WHAT TO WORK ON:
Copy the records from the start through the line with "388H203V407L241 416V426H314V416L342 407L351", swapping "mask_svg" for "outline_svg" and changing nothing else. Leave out the pictures.

RECORDS TO PROCESS:
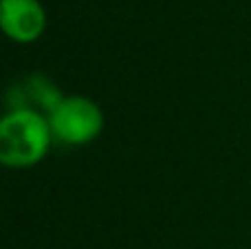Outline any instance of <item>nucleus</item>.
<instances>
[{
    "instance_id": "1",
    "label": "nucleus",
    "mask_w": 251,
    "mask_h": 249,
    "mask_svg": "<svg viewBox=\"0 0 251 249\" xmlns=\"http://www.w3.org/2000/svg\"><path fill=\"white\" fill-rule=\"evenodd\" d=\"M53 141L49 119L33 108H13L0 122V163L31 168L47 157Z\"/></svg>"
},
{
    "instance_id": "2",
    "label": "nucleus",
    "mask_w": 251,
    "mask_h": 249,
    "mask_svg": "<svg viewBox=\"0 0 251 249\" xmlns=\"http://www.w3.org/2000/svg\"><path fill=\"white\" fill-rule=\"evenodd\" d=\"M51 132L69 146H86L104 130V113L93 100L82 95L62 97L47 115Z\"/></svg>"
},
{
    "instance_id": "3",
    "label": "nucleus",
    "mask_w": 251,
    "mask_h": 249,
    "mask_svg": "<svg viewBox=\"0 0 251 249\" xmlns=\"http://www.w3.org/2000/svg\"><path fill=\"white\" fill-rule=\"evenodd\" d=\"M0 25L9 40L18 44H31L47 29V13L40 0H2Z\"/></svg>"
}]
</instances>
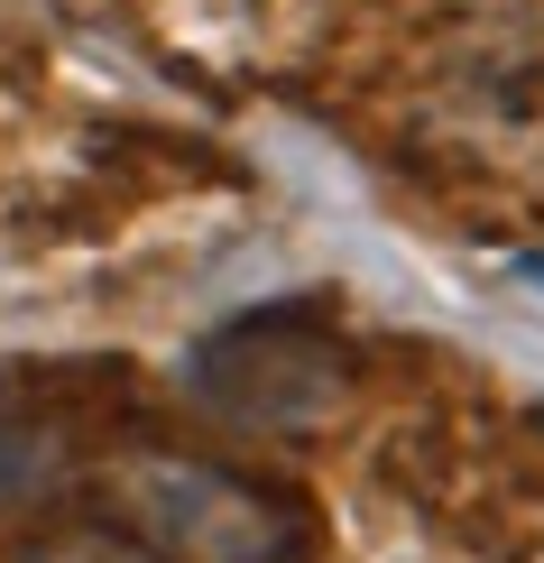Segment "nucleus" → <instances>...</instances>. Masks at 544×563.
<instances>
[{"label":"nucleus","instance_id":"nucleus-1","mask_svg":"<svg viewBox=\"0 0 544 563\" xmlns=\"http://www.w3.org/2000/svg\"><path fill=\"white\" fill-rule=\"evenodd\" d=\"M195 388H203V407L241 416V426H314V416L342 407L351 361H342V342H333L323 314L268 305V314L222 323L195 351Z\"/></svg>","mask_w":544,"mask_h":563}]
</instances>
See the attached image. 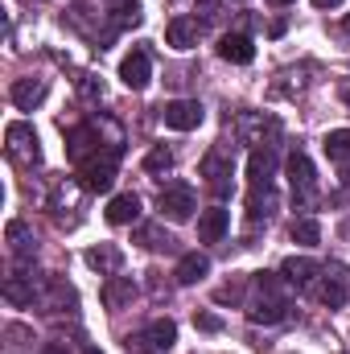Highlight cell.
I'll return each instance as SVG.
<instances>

CORRECT RESULT:
Outline any instance of <item>nucleus</item>.
<instances>
[{
    "instance_id": "1",
    "label": "nucleus",
    "mask_w": 251,
    "mask_h": 249,
    "outline_svg": "<svg viewBox=\"0 0 251 249\" xmlns=\"http://www.w3.org/2000/svg\"><path fill=\"white\" fill-rule=\"evenodd\" d=\"M53 141L49 119L33 108H13L0 122V163L31 168L47 157Z\"/></svg>"
},
{
    "instance_id": "2",
    "label": "nucleus",
    "mask_w": 251,
    "mask_h": 249,
    "outline_svg": "<svg viewBox=\"0 0 251 249\" xmlns=\"http://www.w3.org/2000/svg\"><path fill=\"white\" fill-rule=\"evenodd\" d=\"M51 132L69 146H86L104 130V113L93 100L82 95L62 97L47 115Z\"/></svg>"
},
{
    "instance_id": "3",
    "label": "nucleus",
    "mask_w": 251,
    "mask_h": 249,
    "outline_svg": "<svg viewBox=\"0 0 251 249\" xmlns=\"http://www.w3.org/2000/svg\"><path fill=\"white\" fill-rule=\"evenodd\" d=\"M0 25L9 40L18 44H31L47 29V13L40 0H2Z\"/></svg>"
}]
</instances>
Segment "nucleus" → <instances>...</instances>. Masks at 544×563.
<instances>
[{"label":"nucleus","instance_id":"nucleus-1","outline_svg":"<svg viewBox=\"0 0 544 563\" xmlns=\"http://www.w3.org/2000/svg\"><path fill=\"white\" fill-rule=\"evenodd\" d=\"M195 388H203V407L241 416V426H314V416L342 407L351 361H342V342H333L323 314L268 305V314L222 323L195 351Z\"/></svg>","mask_w":544,"mask_h":563}]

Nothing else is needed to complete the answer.